DIRECTIONS: Below are some entries. Output each one exactly as it appears.

^^^^

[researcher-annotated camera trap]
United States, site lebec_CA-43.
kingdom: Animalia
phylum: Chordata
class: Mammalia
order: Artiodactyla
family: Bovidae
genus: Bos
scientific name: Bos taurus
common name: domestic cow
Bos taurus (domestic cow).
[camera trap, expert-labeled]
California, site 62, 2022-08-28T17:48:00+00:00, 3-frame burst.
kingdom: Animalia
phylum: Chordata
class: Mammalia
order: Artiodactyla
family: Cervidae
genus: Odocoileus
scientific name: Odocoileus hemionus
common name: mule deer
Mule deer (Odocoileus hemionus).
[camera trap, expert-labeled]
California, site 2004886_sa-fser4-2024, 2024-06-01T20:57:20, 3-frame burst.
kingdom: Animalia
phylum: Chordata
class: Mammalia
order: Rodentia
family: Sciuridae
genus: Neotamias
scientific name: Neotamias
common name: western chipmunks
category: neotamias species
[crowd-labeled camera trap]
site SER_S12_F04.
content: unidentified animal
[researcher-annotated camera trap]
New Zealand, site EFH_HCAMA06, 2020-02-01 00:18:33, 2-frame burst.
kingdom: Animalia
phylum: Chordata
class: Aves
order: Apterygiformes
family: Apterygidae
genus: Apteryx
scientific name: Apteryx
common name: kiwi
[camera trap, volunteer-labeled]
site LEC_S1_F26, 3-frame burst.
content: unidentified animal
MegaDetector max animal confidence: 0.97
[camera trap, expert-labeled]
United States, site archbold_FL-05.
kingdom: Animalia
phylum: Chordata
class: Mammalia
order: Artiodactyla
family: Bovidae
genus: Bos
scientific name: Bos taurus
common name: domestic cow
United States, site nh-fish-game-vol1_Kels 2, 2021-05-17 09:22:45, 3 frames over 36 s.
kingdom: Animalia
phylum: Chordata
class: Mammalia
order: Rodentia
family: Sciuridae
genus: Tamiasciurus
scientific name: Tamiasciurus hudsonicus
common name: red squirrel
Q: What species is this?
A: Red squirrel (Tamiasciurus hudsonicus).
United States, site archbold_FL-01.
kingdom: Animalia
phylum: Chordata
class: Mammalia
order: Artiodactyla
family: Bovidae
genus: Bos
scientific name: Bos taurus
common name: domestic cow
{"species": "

^^^^

TASK RESPONSE:
[researcher-annotated camera trap]
United States, site lebec_CA-43.
kingdom: Animalia
phylum: Chordata
class: Mammalia
order: Artiodactyla
family: Bovidae
genus: Bos
scientific name: Bos taurus
common name: domestic cow
Bos taurus (domestic cow).
[camera trap, expert-labeled]
California, site 62, 2022-08-28T17:48:00+00:00, 3-frame burst.
kingdom: Animalia
phylum: Chordata
class: Mammalia
order: Artiodactyla
family: Cervidae
genus: Odocoileus
scientific name: Odocoileus hemionus
common name: mule deer
Mule deer (Odocoileus hemionus).
[camera trap, expert-labeled]
California, site 2004886_sa-fser4-2024, 2024-06-01T20:57:20, 3-frame burst.
kingdom: Animalia
phylum: Chordata
class: Mammalia
order: Rodentia
family: Sciuridae
genus: Neotamias
scientific name: Neotamias
common name: western chipmunks
category: neotamias species
[crowd-labeled camera trap]
site SER_S12_F04.
content: unidentified animal
[researcher-annotated camera trap]
New Zealand, site EFH_HCAMA06, 2020-02-01 00:18:33, 2-frame burst.
kingdom: Animalia
phylum: Chordata
class: Aves
order: Apterygiformes
family: Apterygidae
genus: Apteryx
scientific name: Apteryx
common name: kiwi
[camera trap, volunteer-labeled]
site LEC_S1_F26, 3-frame burst.
content: unidentified animal
MegaDetector max animal confidence: 0.97
[camera trap, expert-labeled]
United States, site archbold_FL-05.
kingdom: Animalia
phylum: Chordata
class: Mammalia
order: Artiodactyla
family: Bovidae
genus: Bos
scientific name: Bos taurus
common name: domestic cow
United States, site nh-fish-game-vol1_Kels 2, 2021-05-17 09:22:45, 3 frames over 36 s.
kingdom: Animalia
phylum: Chordata
class: Mammalia
order: Rodentia
family: Sciuridae
genus: Tamiasciurus
scientific name: Tamiasciurus hudsonicus
common name: red squirrel
Q: What species is this?
A: Red squirrel (Tamiasciurus hudsonicus).
United States, site archbold_FL-01.
kingdom: Animalia
phylum: Chordata
class: Mammalia
order: Artiodactyla
family: Bovidae
genus: Bos
scientific name: Bos taurus
common name: domestic cow
{"species": "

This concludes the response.